*** Supplied material Section Begins ***
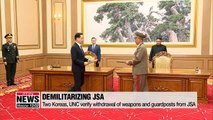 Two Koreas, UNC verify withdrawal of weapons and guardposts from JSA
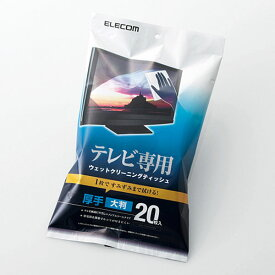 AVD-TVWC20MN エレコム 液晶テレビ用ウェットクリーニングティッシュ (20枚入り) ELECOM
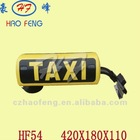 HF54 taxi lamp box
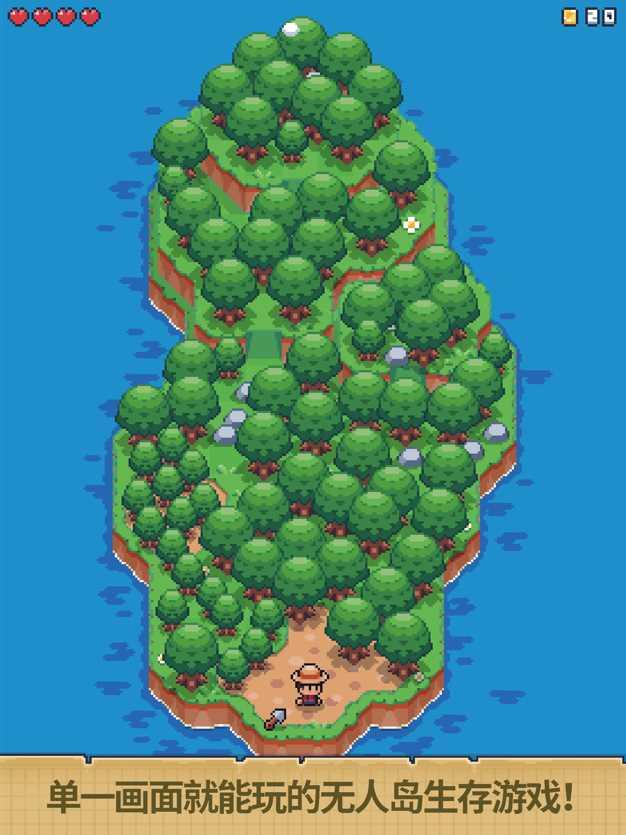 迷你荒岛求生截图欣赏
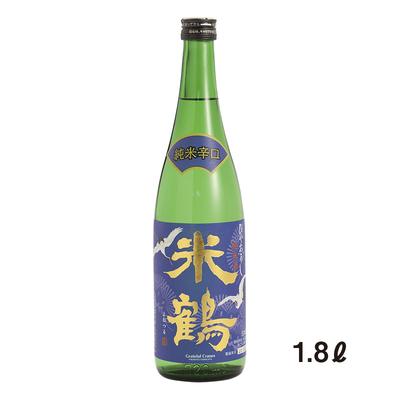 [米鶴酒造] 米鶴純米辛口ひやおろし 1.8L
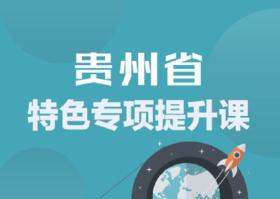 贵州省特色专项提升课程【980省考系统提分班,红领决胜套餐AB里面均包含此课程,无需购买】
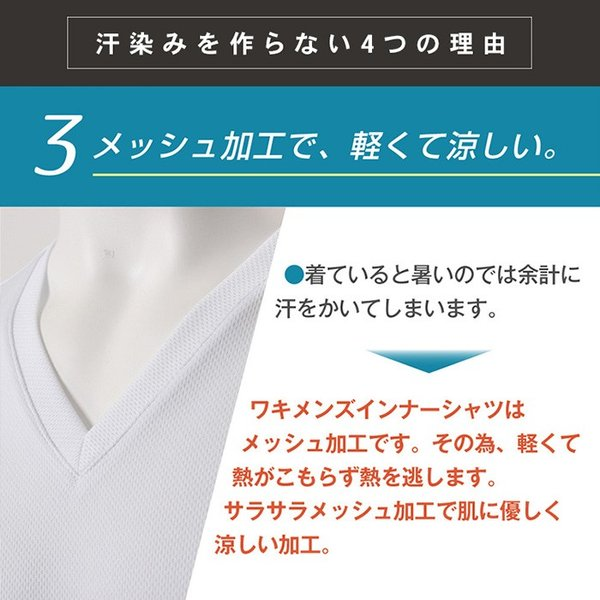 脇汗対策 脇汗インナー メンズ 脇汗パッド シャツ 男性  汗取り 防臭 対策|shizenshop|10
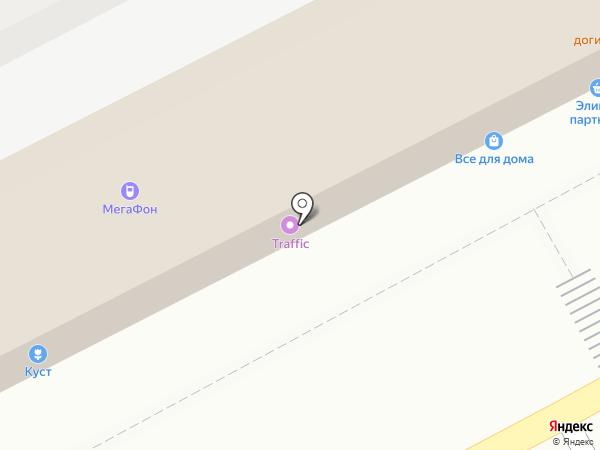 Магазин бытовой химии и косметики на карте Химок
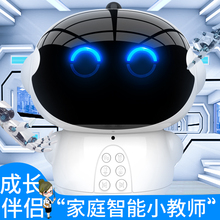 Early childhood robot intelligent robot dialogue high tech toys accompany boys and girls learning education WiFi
*** Supplied material Section Ends ***
◆ What the exercise asks ◆
What belongs in the answer is each line above, reproduced exactly, and no picture.

◆ Completed exercise ◆
 Two Koreas, UNC verify withdrawal of weapons and guardposts from JSA
 AVD-TVWC20MN エレコム 液晶テレビ用ウェットクリーニングティッシュ (20枚入り) ELECOM
 HF54 taxi lamp box
 迷你荒岛求生截图欣赏
 [米鶴酒造] 米鶴純米辛口ひやおろし 1.8L
 贵州省特色专项提升课程【980省考系统提分班,红领决胜套餐AB里面均包含此课程,无需购买】
 脇汗対策 脇汗インナー メンズ 脇汗パッド シャツ 男性  汗取り 防臭 対策|shizenshop|10
 Магазин бытовой химии и косметики на карте Химок
 Early childhood robot intelligent robot dialogue high tech toys accompany boys and girls learning education WiFi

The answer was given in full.